Notons en terminant que la Société des Missions-Étrangères (SMÉ) a été fondée en 1921 par l’Assemblée des évêques du Québec qui existait déjà à cette époque. Durant le colloque on a pu noter qu’elle reprend le sigle SME que le Séminaire de Québec utilise toujours puisque qu’au point de départ Mgr de Laval l’avait nommé le « Séminaire des Missions-Étrangères ». C’est dire la proximité de ces deux institutions.

 Crédits photo H. Giguère

Monsieur le Supérieur général, l’abbé Gilles Routhier (dont on voit la photo ci-contre) nous livre maintenant quelques-unes de ses impressions générales sur ce colloque dont il a été un artisan important. Deux « Séminaires des missions étrangères », celui de Québec et celui de Pont-Viau, avaient conjugués leur force pour tenir ce colloque dont le thème « Des missions étrangères à la mission au Québec » indique le déplacement intervenu au cours du dernier siècle. L’on peut dire, aujourd’hui, « Québec terre de mission », alors qu’en 1921, les territoires de mission étaient situés dans les pays lointains. Mais le déplacement ne s’arrête pas là. D’une société cléricale, la Société des missions étrangères compte aujourd’hui plusieurs laïcs, hommes et femmes, associés. Depuis 1978, elle a envoyé en mission 130 laïques-missionnaires originaires d’une quinzaine de pays. C’est dire également qu’elle s’est internationalisée. Du reste, les participants au colloque étaient originaires d’une douzaine de pays, nous donnant le portrait de ce que devient l’Église du Québec.
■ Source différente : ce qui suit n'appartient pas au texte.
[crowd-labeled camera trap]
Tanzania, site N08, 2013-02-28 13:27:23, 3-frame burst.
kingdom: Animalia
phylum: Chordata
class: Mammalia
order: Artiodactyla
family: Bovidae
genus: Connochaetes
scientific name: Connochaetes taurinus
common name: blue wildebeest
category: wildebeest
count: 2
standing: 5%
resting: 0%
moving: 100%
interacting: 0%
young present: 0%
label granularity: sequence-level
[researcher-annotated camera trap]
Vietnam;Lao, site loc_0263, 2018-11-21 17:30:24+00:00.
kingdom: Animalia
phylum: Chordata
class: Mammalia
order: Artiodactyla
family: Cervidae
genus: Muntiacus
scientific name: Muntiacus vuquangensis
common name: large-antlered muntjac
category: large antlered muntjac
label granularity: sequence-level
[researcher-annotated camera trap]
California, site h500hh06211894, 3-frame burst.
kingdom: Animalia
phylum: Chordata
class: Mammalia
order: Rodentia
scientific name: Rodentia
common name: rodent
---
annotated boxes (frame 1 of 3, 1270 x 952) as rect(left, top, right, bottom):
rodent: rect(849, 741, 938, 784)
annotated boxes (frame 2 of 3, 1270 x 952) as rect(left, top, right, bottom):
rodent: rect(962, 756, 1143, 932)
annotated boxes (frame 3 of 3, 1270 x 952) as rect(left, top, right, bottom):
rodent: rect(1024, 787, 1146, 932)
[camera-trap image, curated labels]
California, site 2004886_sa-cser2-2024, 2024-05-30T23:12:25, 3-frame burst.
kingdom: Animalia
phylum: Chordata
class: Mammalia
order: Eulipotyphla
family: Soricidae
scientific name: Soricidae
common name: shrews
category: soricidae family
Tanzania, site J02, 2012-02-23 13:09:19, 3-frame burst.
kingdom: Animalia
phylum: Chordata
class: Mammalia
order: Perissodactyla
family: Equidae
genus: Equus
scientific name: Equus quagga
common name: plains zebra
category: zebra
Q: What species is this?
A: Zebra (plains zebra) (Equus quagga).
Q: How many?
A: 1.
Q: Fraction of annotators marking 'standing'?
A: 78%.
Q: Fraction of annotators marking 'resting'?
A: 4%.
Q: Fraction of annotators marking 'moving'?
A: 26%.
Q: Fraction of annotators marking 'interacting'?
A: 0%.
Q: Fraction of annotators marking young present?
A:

Il y a cent ans, les évêques du Québec, conscients de l’urgence missionnaire à leur époque, mettait sur pied une société missionnaire appelée à œuvrer dans les missions étrangères. Mis devant une nouvelle urgence missionnaire, au Québec cette fois, nous sommes placés devant des choix ambitieux et audacieux à faire. Créer le véhicule adéquat pour une relance de la mission au Québec. Aurons-nous l’audace et l’ambition nécessaire pour répondre à cet appel ? 

L'affiche du centenaire de la Société des Missions-Étrangeres du Québec (Crédits photo H. Giguère)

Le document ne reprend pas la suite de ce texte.